Imagine an acid that burns through almost any container you put it in. Spill some on your leg, and amputation is the only way to save your life.

It really exists. It’s called hydrogen fluoride, an acid so powerful that chemists call it a super acid. It’s also known as the devil’s kimchi.

Acids are actually everywhere around us. Almost everything that’s mixed in water creates an acid or its opposite, a base.

To understand how they both work and why hydrogen fluoride is satan’s preferred entree, we need to look at how water works.

A glass of water is a glass of H2O molecules all jostling around together. But some H2O molecules in the glass break into two, forming one H and one OH. Both of these have a charge, so they’re referred to as H+ and OH– ions. When this happens, the H+ rejoins another H2O molecule to form a H3O+ molecule. This is called ‘Arrhenius theory’.

Pure water has the perfect balance of H3O+ and OH– ions. They cancel each other out.

It’s not just water. Other chemicals break apart as well.

If they break apart to give a H+ ion, it’s an acid.

┄┄┄┄┄┄┄┄┄┄

WHAT IS BEING ASKED
Repeat the passage on acids between "It really exists." and "each other out.", inclusive.

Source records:
┄┄┄┄┄┄┄┄┄┄

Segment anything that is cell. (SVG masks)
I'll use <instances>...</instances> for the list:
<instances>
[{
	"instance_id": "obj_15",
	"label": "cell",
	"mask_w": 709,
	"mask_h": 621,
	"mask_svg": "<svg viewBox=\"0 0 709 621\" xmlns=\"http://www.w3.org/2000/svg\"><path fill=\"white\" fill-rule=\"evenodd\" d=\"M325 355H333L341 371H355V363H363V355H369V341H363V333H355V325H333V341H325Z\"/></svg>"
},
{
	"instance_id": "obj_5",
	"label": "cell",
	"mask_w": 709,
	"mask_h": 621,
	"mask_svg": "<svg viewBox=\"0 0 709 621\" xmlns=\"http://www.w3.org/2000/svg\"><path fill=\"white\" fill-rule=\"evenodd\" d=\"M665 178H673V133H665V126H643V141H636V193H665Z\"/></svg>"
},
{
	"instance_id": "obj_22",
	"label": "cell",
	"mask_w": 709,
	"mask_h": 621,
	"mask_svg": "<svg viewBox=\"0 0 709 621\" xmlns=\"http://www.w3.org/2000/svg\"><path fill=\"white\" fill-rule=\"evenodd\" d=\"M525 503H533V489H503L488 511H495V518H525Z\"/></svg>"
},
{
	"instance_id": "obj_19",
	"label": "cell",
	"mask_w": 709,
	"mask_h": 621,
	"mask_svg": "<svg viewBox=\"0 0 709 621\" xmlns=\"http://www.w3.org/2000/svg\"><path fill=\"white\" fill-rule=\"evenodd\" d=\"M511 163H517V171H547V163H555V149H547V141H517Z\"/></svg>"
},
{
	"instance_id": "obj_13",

┄┄┄┄┄┄┄┄┄┄

SOLUTION TO THIS PROBLEM
It really exists. It’s called hydrogen fluoride, an acid so powerful that chemists call it a super acid. It’s also known as the devil’s kimchi.

Acids are actually everywhere around us. Almost everything that’s mixed in water creates an acid or its opposite, a base.

To understand how they both work and why hydrogen fluoride is satan’s preferred entree, we need to look at how water works.

A glass of water is a glass of H2O molecules all jostling around together. But some H2O molecules in the glass break into two, forming one H and one OH. Both of these have a charge, so they’re referred to as H+ and OH– ions. When this happens, the H+ rejoins another H2O molecule to form a H3O+ molecule. This is called ‘Arrhenius theory’.

Pure water has the perfect balance of H3O+ and OH– ions. They cancel each other out.